In sostanza le tecnologie, il loro successo e la loro diffusione impongono agli imprenditori di essere sempre un passo avanti e non adeguarsi al cambiamento, ma avere la capacità di reinventarsi continuamente. Per farlo c’è bisogno di un “microclima” favorevole, fatto di possibilità di trovare le idee, la volontà di andare avanti sapendo che le difficoltà saranno enormi, avere la possibilità di presentare le proprie idee a chi ha mentalità aperta e capacità di fornire fiducia e finanziamenti adeguati. Ma in realtà non sono solo i soldi a muovere l’innovazione, ma anche una tensione ideale che si fa fatica a descrivere. Il posto migliore del mondo per per realizzare le proprie idee è quello là.
Il confine tra piccole e grandi aziende si confonde, poiché le start-up hanno bisogno del denaro dei colossi della rete e questi ultimi hanno bisogno delle imprese innovative più piccole.” Google e Facebook devono costantemente esplorare nuove idee e sono le start-up a farsene carico. “Dal canto loro queste start-up non sono motivate unicamente dal denaro, come spesso si crede. Qui, a San Francisco, ci sono molti imprenditori un po’ folli con un unico obiettivo: creare un mondo migliore. Sembra stupido, ma succede, accade veramente. Vogliono risolvere i problemi, trovare soluzioni.

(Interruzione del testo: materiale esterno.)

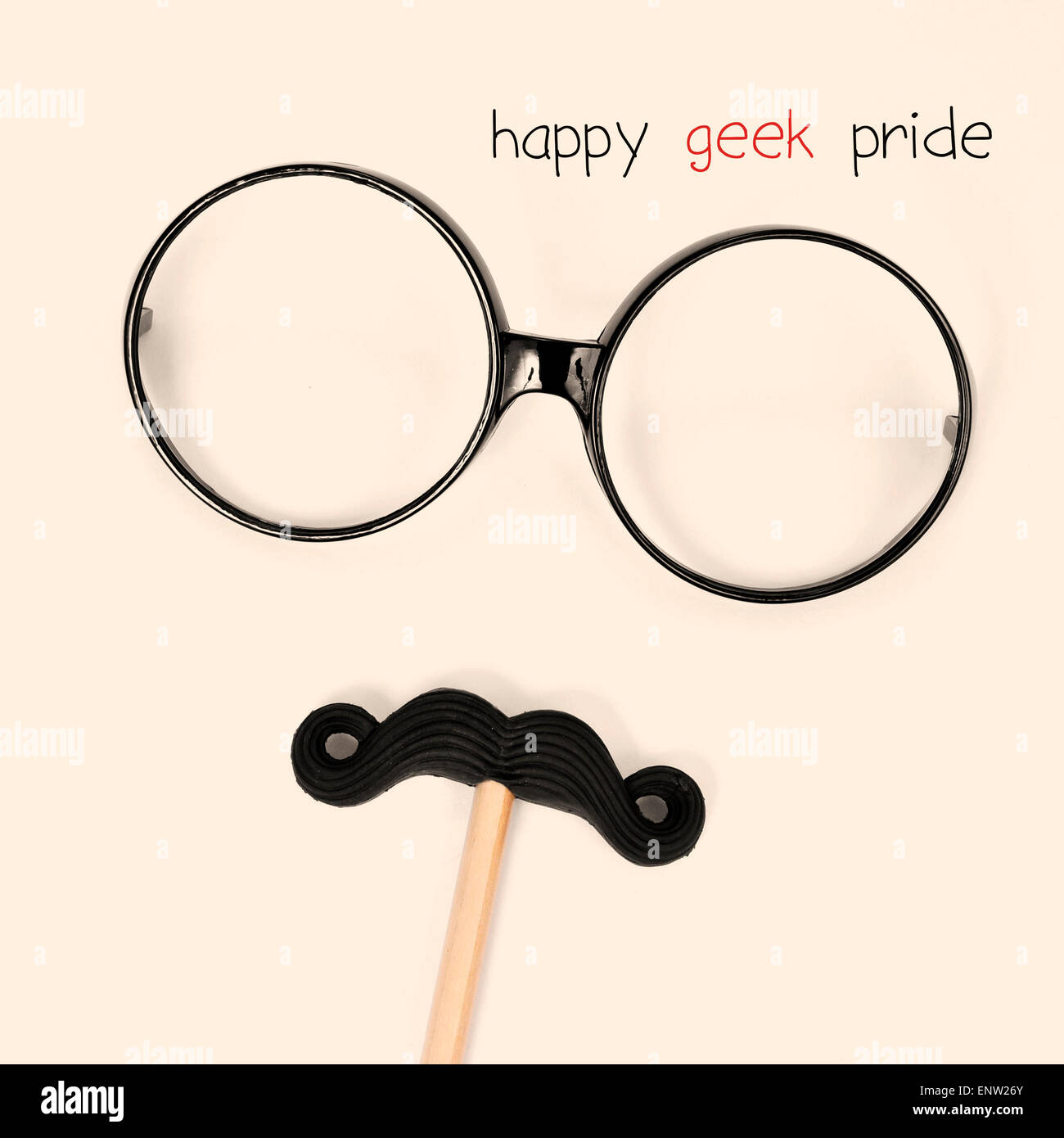 the text happy geek pride and a pair of round-framed eyeglasses and a moustache depicting a man face, on a beige - Stock Image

L’età, per forza di cose è una barriera. Perché per riuscire si deve passare molto tempo a farsi il culo. La cultura geek, la cultura hacker, la controcultura è a San Francisco. Chi vuole essere smart e creativo viene qui, nella capitale degli hippie e dei gay. E abbiamo tutti diversi lavori: un lavoro che ci fa mangiare; una start-up in cui investiamo i soldi; infine, un ‘side job’ in cui si investe tempo per fare davvero ciò che si ama.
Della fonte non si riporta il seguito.